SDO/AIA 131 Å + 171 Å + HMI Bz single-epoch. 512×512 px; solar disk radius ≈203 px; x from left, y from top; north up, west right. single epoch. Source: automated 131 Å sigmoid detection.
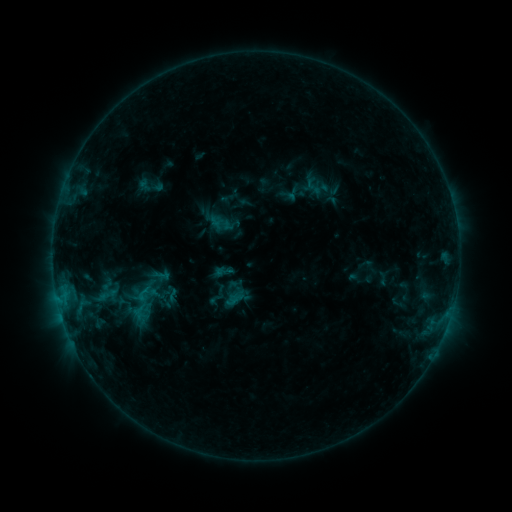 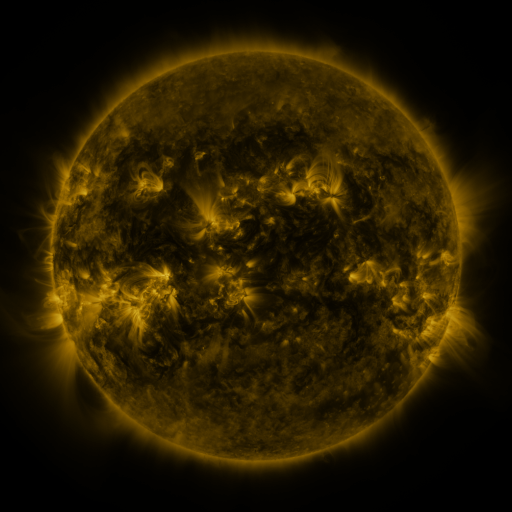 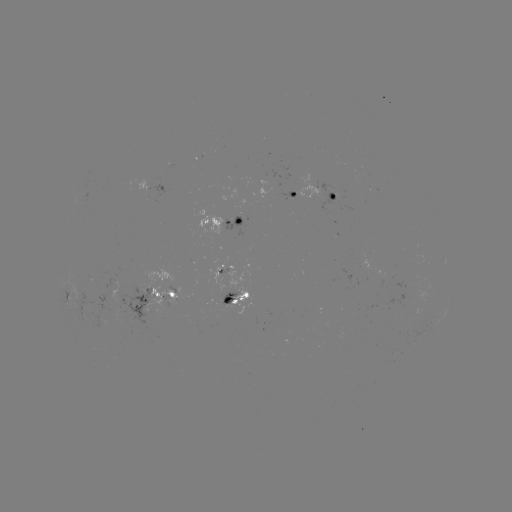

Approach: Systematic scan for sigmoid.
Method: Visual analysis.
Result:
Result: sigmoid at [224, 271].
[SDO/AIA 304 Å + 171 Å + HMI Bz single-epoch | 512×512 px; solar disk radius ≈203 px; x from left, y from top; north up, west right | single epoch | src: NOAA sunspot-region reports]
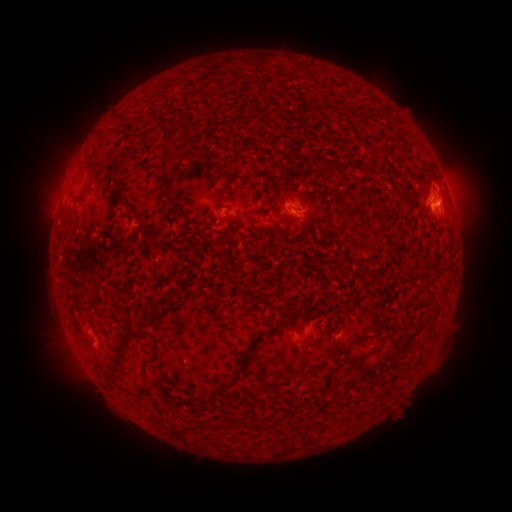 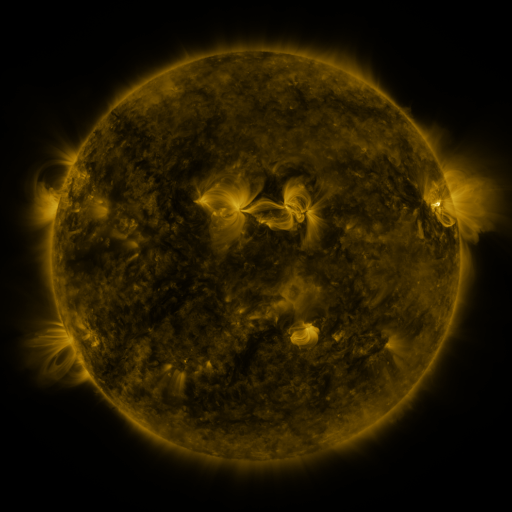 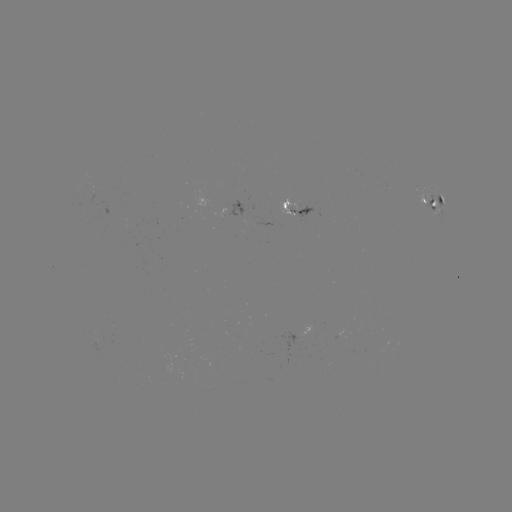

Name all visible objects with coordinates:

Direction: Reproduce all of the data above verbatim, omitting the pictures.

Reply to the task:
SDO/AIA 131 Å + 171 Å + HMI Bz single-epoch. 512×512 px; solar disk radius ≈203 px; x from left, y from top; north up, west right. single epoch. Source: automated 131 Å sigmoid detection.

Approach: Systematic scan for sigmoid.
Method: Visual analysis.
Result:
Result: sigmoid at [224, 271].
[SDO/AIA 304 Å + 171 Å + HMI Bz single-epoch | 512×512 px; solar disk radius ≈203 px; x from left, y from top; north up, west right | single epoch | src: NOAA sunspot-region reports]

Name all visible objects with coordinates:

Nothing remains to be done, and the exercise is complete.